In addition, Heroes 2 supports the Zapper peripheral in both the campaign and a brand new Arcade mode. Although players are free to play with the Zapper in the campaign, it's clear that it's meant for this new game mode. Arcade is a translation, of sorts, of the campaign mode into a fully-fledged light gun shooter. What originally looked to be a tacked on addition at first revealed a surprising amount of depth. There's a good amount of variety in these segments, thanks to the varied controls. You can take cover, zoom in on enemies, and even use an assortment of weapons, each with a rather unique feel. The sniper rifle feels fantastic, and the rocket launcher is an obvious blast. Although each level does seem to go on for a bit too long, the branching paths and hidden secrets make it a fun and worthwhile addition to the game.

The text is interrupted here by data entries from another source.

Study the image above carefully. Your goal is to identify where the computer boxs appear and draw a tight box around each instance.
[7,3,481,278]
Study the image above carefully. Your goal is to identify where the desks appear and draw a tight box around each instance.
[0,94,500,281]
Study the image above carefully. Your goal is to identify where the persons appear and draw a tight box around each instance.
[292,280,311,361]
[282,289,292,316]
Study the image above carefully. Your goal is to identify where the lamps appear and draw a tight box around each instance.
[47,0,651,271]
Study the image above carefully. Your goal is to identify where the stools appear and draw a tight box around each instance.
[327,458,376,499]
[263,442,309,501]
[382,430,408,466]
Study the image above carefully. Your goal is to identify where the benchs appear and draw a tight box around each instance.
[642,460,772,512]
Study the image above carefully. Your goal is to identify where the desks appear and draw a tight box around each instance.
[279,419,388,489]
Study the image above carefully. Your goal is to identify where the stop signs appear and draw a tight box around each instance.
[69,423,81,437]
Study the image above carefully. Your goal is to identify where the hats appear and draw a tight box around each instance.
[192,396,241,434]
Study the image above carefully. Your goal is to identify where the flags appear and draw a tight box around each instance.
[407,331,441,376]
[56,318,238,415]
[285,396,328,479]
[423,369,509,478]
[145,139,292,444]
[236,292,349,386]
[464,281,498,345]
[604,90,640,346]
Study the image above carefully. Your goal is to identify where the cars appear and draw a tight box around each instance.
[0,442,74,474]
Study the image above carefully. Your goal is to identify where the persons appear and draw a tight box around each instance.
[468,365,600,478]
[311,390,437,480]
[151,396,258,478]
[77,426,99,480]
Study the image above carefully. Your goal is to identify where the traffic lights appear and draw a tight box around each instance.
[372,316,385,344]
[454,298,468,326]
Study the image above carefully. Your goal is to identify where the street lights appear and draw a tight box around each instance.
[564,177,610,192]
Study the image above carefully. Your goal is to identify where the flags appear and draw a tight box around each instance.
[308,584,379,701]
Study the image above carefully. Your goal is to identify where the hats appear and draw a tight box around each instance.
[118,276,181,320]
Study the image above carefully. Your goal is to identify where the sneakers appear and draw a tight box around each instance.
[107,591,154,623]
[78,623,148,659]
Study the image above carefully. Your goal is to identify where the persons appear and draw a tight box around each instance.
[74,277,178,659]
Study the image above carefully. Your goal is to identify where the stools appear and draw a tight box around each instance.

The single-player campaign doesn't stray far from previous Medal of Honor titles, offering the same arcade styled FPS gameplay the franchise is known for. The enemy AI isn't too advanced, and mission objectives are rather easy to find thanks to the linearity of the game. Clearly, the game's biggest strengths comes from its controls, as opposed to game design. All the functions of the Wii Remote feel solid, which says more than a lot of other FPS games for the system. For example, players must twist and tilt the Nunchuck to peek around corners. It feels natural, and gives the player a significant tactical advantage during battle. Also akin to Metroid Prime 3, players will encounter moments where they must move the controller towards the screen, pulling levers and switches through motion controls, rather than button presses.
Medal of Honor Heroes 2 for Wii hardly revolutionizes the genre. However, it does get FPS controls right. With 32-player multiplayer support (no Friend Codes needed), Heroes 2 is seemingly the best offering online shooting fans will have on Nintendo's platform.